同局の大下容子アナウンサーと小木逸平アナウンサーが進行を担当。103人の局員、OBらにヒヤリングを行ったことを報告した。
喜多川氏による性加害を認定した2003年の東京高裁判決と、ジャニーズ側の上告を退けて2審判決が確定した04年の最高裁判決を、同局がいずれも報じてこなかったことについて、内藤正彦報道局長が、当時関わった記者やニュースデスク、ワイドショーのプロデューサーらへ行ったヒアリング結果を報告した。
「判決期日があるのを知らないので、文春の裁判を取材予定としてあげたことはない」との元司法担当記者の話や、「文春の連載をちゃんと見てなかったというのもあるし、喜多川氏による重大な人権侵害の行為であるという認識がなかった」との元ニュース番組デスクのコメントを紹介した。
元社会部デスクの「事件化するとか、当局が動くならばおそらく関わったが、芸能ネタだと判断してスルーしていたのではないか」という話も伝え、内藤局長は「報道局内でもあくまで週刊誌による芸能ゴシップネタであり、被害への実態の関心も持たず自分たちがニュースとして扱うものではないという決めつけ、それから偏見があったことが分かりました。

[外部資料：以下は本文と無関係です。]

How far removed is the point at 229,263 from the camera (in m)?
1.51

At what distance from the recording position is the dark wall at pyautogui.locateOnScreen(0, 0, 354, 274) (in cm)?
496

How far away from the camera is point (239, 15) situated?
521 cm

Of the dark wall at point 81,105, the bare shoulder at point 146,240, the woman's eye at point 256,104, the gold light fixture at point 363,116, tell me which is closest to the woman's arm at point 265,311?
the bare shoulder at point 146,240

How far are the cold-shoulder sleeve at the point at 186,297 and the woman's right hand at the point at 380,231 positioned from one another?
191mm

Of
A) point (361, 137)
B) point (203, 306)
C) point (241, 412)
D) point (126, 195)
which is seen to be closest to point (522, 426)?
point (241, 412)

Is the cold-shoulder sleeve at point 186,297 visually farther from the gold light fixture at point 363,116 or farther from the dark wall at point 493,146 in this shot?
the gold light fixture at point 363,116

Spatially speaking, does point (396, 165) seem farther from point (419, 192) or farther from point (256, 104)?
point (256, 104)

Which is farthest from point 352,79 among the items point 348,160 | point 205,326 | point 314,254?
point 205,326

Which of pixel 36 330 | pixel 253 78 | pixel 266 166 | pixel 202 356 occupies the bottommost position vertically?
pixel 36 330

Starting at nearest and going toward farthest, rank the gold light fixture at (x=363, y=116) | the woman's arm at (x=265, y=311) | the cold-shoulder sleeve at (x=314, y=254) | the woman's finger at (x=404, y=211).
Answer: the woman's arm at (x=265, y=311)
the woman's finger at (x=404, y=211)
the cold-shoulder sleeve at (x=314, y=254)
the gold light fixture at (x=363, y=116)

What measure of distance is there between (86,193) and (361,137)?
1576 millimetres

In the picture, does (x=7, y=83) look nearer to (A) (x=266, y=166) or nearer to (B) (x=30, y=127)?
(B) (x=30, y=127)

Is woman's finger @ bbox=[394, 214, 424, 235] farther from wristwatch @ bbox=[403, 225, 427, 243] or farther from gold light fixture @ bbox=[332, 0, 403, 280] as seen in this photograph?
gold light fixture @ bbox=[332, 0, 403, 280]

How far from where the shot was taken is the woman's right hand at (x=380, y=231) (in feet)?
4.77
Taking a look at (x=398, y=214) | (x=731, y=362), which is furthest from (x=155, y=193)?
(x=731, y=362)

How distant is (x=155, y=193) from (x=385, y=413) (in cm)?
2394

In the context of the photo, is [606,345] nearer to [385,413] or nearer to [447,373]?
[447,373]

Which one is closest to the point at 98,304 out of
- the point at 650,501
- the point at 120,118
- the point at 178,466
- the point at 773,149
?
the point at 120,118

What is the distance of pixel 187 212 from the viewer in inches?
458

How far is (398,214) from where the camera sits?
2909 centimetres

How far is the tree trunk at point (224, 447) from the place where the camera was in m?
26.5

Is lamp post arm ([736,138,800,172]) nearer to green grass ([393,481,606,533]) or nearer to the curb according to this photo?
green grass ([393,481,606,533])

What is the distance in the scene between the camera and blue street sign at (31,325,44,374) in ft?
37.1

こういった考えの根っこには男性への性加害、性被害に対する無知、無関心、そして人権意識への低さがあったことは否定できない」と話した。
週刊文春の記事を読んだものの、後追い取材をしなかったことについては、「ワイドショーが扱うネタだと思っていた。報道局が扱うネタではないと思っているので後追いする議論もしていない」との元社会部デスク。元ワイドショープロデュサーの「性的な話というのはなんとなく避けていたと思う。残念ながら当時、人権に対する罪だという感覚は恥ずかしながらなかった」「(後追い取材を)やるとしたら、未成年者もからんでくるので独自に取材し事実関係を含めてきちっと抑えないと、もし間違っていたら本当に名誉毀損になってしまう」などといった声も伝えた。
一方で、ジャニーズ事務所に関わるニュースを一律で報じない、という姿勢ではなかったとも説明。03年にジャニーズ事務所と関連会社が約6億円の申告漏れを指摘されたニュースを放送したことを挙げ、「ジャニーズとだから自動的に排除しろなんてことは報道局内ではない」とのコメントも紹介した。